This post is very much inspired and follows from Hollnagel’s work in “Safety-1 and Safety-2” book, which I’d recommend everyone read.

A challenge we have in Infosec, namely in the disciplines of Risk Management and Compliance, is something Hollnagel termed the “causality credo”.

Causality credo is the “unspoken assumption that outcomes can be understood as effects that follow from prior causes”, which is an assumption that works well for the simple linear-causality world, not so much for the complexity we live with all around us.

This assumption can be expressed as: [next section is ADAPTED from Hollnagel]

  • “things that go right and things that go wrong both have their causes, but the causes are different. The reason for adverse outcomes (accidents, incidents) is that something has gone wrong. Similarly, the reason for successful outcomes it that everything worked as it should, although this is rarely considered”
  • “Since adverse outcomes have causes, it must be possible to find these causes provided enough evidence is collected. Once the causes have been found, they can be eliminated, encapsulated, or otherwise neutralised. Doing so will reduce the number of things that go wrong, and hence improve [security]”
  • “Since all adverse outcomes have a cause (or causes) and since all causes can be found, it follows that all accidents can be prevented.”

This credo has a direction, a forwards causality model that the causes we reason about produce a certain effect. The problem is that we assume it also means the opposite, it prompts us to reason from effect to its cause and that it can be done just as well (backwards causality), and if we just find out the effect that we can reason back through time to find a cause, which is often called the rationality assumption. This can be true for simple systems, but not for complicated or complex ones.

This has led to some accident causation models, such as Heinrich’s Domino Model or the Swiss cheese model.

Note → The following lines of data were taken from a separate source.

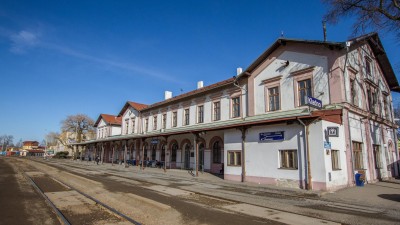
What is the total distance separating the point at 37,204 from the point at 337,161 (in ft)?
46.7

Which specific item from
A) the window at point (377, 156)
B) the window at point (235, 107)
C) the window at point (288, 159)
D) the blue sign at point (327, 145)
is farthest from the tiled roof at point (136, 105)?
the window at point (377, 156)

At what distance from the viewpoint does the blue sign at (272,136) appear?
14899mm

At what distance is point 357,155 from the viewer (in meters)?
16.0

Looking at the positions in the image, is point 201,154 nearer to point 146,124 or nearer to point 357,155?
point 146,124

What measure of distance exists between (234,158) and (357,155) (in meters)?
7.68

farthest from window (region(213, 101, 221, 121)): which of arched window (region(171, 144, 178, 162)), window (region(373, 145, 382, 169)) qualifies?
window (region(373, 145, 382, 169))

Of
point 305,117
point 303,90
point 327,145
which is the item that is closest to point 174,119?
point 303,90

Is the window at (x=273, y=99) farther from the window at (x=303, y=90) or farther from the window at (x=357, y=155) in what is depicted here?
the window at (x=357, y=155)

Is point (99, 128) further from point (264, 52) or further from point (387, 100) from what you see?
point (387, 100)

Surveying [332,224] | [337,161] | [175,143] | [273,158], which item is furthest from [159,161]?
[332,224]

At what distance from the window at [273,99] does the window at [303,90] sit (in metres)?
1.68

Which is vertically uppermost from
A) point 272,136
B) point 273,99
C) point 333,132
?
point 273,99

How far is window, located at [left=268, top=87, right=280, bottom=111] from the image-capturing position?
18263mm

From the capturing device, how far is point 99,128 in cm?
4856
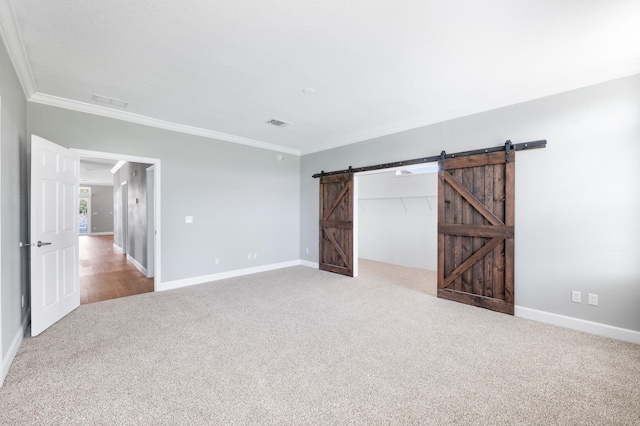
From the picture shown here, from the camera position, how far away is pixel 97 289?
475 cm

I’m not saying these are completely useless models, as one can use these to engineer a number of robust controls to help prevent security incidents and breaches, but I am saying that it’s a reductionist model that will give you a false sense of security when reasoning about what happens in our your organisation, and these have largely been replaced in the Safety field as well (or at least widely debunked for those keeping up with research).

There are real world consequences of adopting and being cheerleaders to this causality credo, as it rests on the following assumptions

  • that we can decompose all elements into simple parts and understand the behaviour of the whole by looking at what the parts do and look like
  • that the performance of each part is a bimodal (on or off, true or false, etc)
  • that if a sequence of events was determined to contribute to an incident, that we fully understand and modelled the pre-determined sequence by which those events will happen in the future
  • that combinations of sequences are tractable and non-interacting with the wider context
  • that the influence from the context or environment is limited and quantifiable, and as such if we just adjust for the probability of a failure or malfunction that we’re effectively managing risk

These assumptions tend to not play well in the real world. We now have new accident analysis models that we can leverage to think differently about how we think of cause and effect on what leads to security incidents or breaches, we just need to expand where we’re looking for answers.

And as keep saying, the Safety sciences are way ahead of us in this. So I present an alternative way to think about incident and breach causality, that is a model developed by Dr. Walker (you can find her dissertation here) called “Systemic Contributor Analysis Diagram”

In this model, we don’t stop at “human error” with regards to the adaptations that we find (Bob touched the button, then Alice did that other thing that coalesced into the incident). That’s linear-causality thinking and embodiment of the causality credo, that will always leave us ignorant of the wider system dynamics in which those adaptations occurred.

Instead, we go look for which were the goal conflicts that were present and that led to humans adapting the way they did. It’s about asking “how and why did it make sense at the time, for that person to act like that?” But for us to illicit information from others in this regards, we need to get better at asking questions. If you ask “why didn’t you follow the procedure” you already lost any opportunity or affordance you could have to actually understand what was happening, as your stakeholder is now defensive as they know full well the culpability is coming. See below, from the “Etsy debriefing facilitation guide” this and other examples on how to ask good questions to actually understand your context.

And after you understand those goal conflicts, try to go further and understand what were the business pressures that led to those goal conflicts that eventually led to those adaptations. This is how we can all get better at resolving the systemic issues in our organisations that are very likely to continue producing incidents and accidents, and being courageous enough and willing to go raise them with the “powers that be” as actual risk management strategies, and not our typical linear-causality risk analysis that whack-a-mole a bunch of controls for any entry in your risk register.

It’s this type of thinking that can help us up our game in our industry, and that I hope we all start adopting more. If we don’t treat and highlight those bigger issues upstream in our organisations, we don’t have a fighting chance to improve the performance of our industry overall, and likely of your organisation in particular.